*Exercise instructions*.
Repeat the entries exactly, and do not carry the pictures over.

*Provided material*.
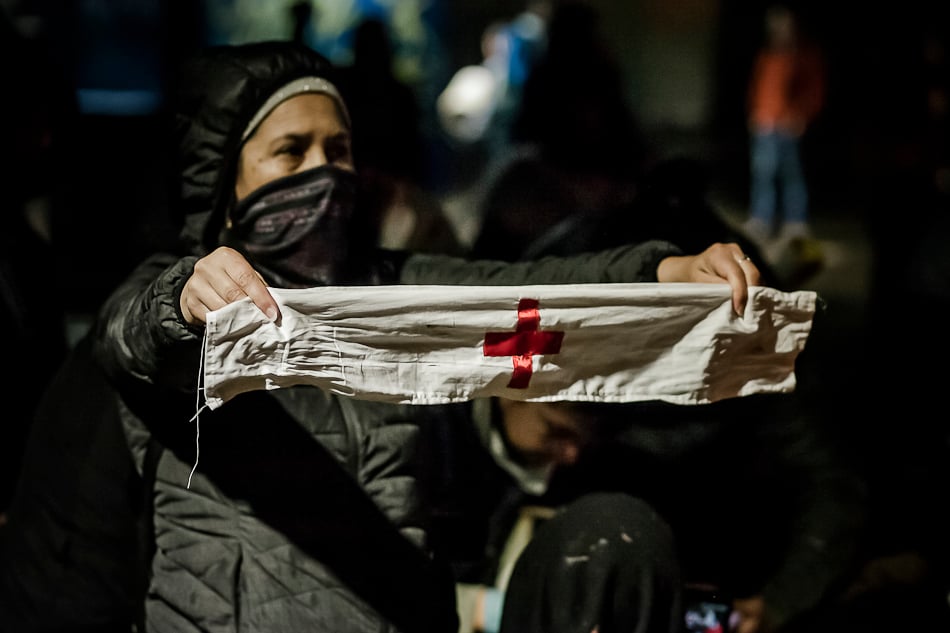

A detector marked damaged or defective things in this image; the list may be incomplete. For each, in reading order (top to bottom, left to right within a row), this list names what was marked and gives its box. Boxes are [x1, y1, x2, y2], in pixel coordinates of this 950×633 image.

torn fabric [199, 284, 820, 408]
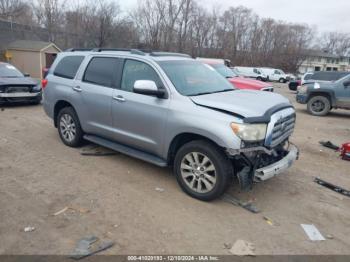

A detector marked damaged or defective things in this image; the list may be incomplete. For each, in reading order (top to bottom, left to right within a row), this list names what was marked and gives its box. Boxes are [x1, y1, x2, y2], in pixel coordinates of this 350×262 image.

crumpled hood [190, 89, 292, 119]
broken headlight [231, 122, 266, 141]
damaged bumper [254, 144, 298, 181]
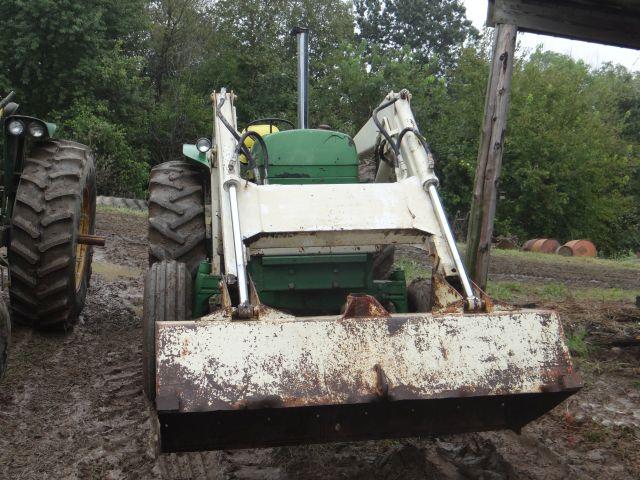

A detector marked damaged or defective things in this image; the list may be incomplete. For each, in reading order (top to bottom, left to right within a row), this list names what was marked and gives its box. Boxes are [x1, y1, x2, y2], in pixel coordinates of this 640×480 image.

rusty barrel [556, 239, 596, 256]
chipped white paint [156, 312, 576, 412]
rusty loader bucket [154, 298, 580, 452]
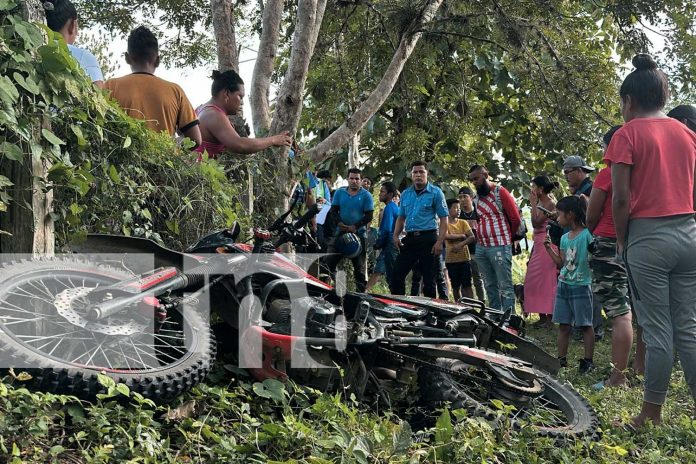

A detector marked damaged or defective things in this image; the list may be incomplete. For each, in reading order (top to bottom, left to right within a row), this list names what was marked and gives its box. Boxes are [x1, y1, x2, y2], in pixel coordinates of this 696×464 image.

crashed red motorcycle [0, 198, 600, 436]
cracked motorcycle helmet [334, 234, 362, 260]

*Result below*.
A detector marked damaged or defective things in this image; the list may be incomplete. For each, in reading order (top to bottom, left to right within a row), this list names what was marked and gives its box. Boxes are [x1, y1, x2, y2], in pixel coordinates of this 950×633 image.

torn fabric [199, 284, 820, 408]

A detector marked damaged or defective things in this image; the list may be incomplete. For each, in reading order (top to bottom, left to right within a row), this list names what was marked and gives its box. Boxes are [x1, y1, x2, y2], in pixel coordinates of this 350×262 image.

crumpled hood [190, 89, 292, 119]
broken headlight [231, 122, 266, 141]
damaged bumper [254, 144, 298, 181]

A detector marked damaged or defective things in this image; the list may be incomplete. For each, in reading order (top to bottom, left to right within a row), this list names what was marked and gives its box. Boxes are [x1, y1, x2, y2], in pixel coordinates of this 640×480 image.

rusty barrel [556, 239, 596, 256]
chipped white paint [156, 312, 576, 412]
rusty loader bucket [154, 298, 580, 452]

A detector marked damaged or defective things in this image; the list may be incomplete. For each, in reading order (top to bottom, left to right within a row), this list names what was marked and gives its box. Boxes are [x1, y1, x2, y2], in pixel coordinates of this 696×464 image.

crashed red motorcycle [0, 198, 600, 436]
cracked motorcycle helmet [334, 234, 362, 260]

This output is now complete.